Virtually every game I played as a child during school recess is now banned. -- 4/13/10

You can see why he'd hate Greenpeace. Wait, you can't? Here's why:

The world is filled with activists of all varieties who are loathsome individuals. In general, we would do well to be far more impressed with a young person who sits next to the less popular fat kid who is eating alone at lunch. -- 12/15/09

Aha. And, zo, who ist zist boy you keep seeing is zist dream?

What's wrong with a cap and trade carbon tax? The question you should be asking is: What's wrong with schoolyard restrooms.
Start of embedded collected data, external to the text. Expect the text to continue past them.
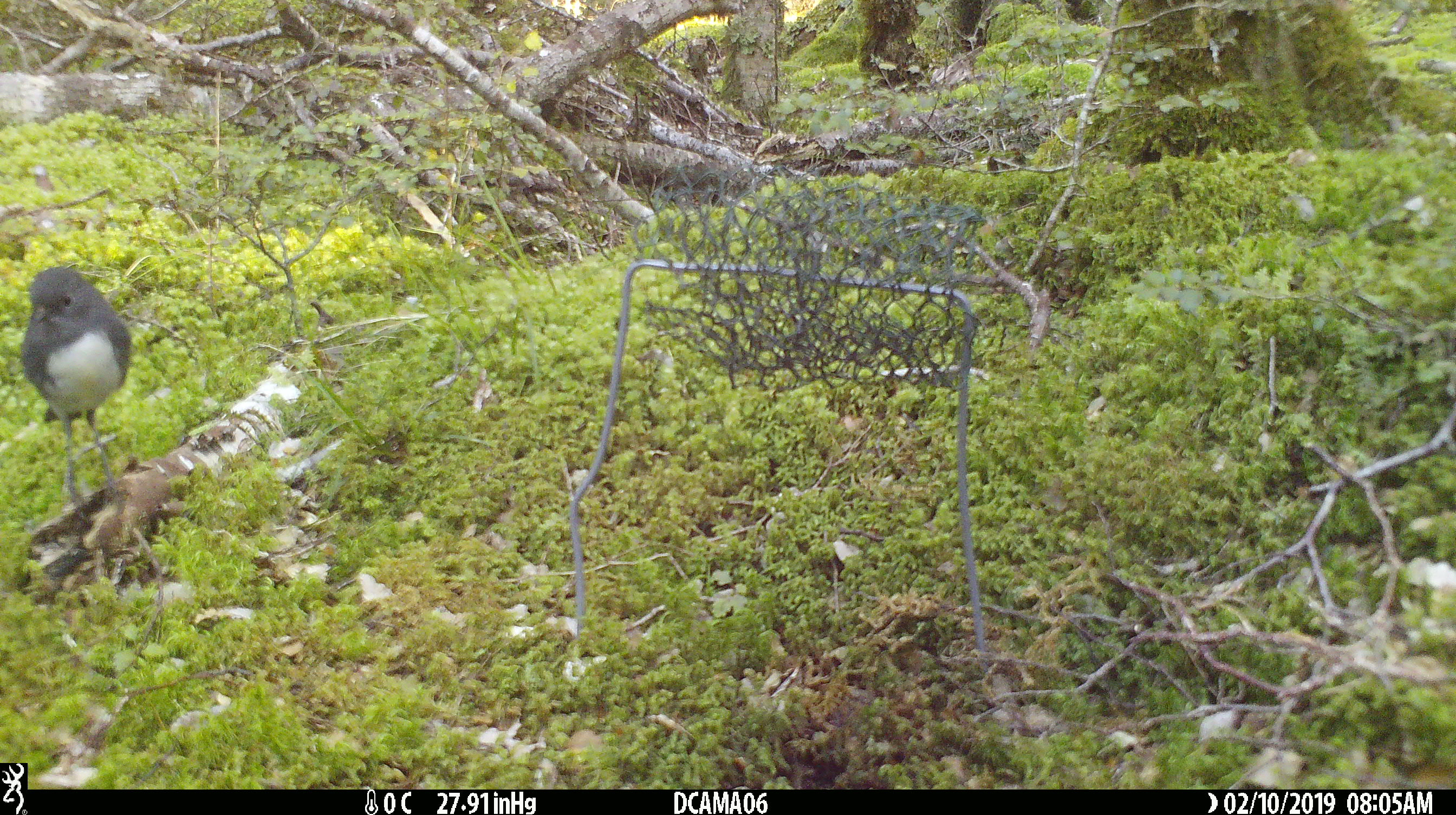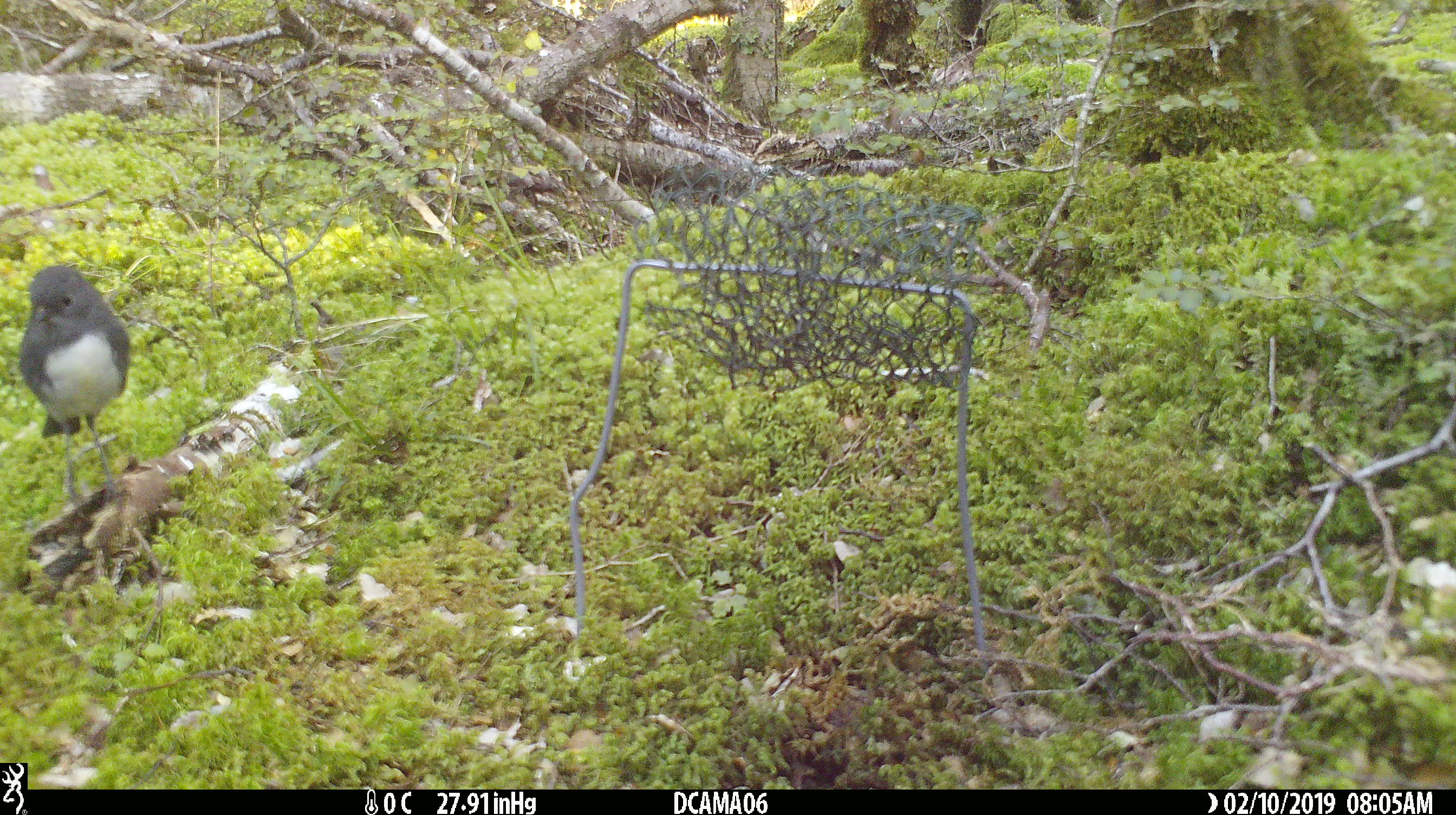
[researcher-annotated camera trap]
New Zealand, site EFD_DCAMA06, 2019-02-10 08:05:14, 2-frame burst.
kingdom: Animalia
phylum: Chordata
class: Aves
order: Passeriformes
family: Petroicidae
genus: Petroica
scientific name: Petroica australis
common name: new zealand robin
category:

Here's how Dennis Prager explained it to me:

Last year, the civil rights commission of the State of Maine asked that no Maine schools should insist that biological males use only boys' or men's rooms in schools. From elementary school on, every student in Maine should be allowed to determine if he feels male or female, and enter whichever bathroom matches this self-definition...

On the Left, few, if any, changes in the sexual arena are worthy of more than a shrug. Manmade carbon dioxide emissions are worth changing the nation's and world's economy over. But redefining marriage from male-female to same-sex, forcing companies to retain male employees who cross-dress at work and ending gender-specific teams and bathrooms in schools -- these are not worth a shrug. -- 6/01/10

And the same goes for JournoList. We'll never understand it. Because we don't live in that other universe, the universe of wounded baby-men, where the boys' room is more important than the end of life on earth.

Here, in this universe, it's not worth a shrug.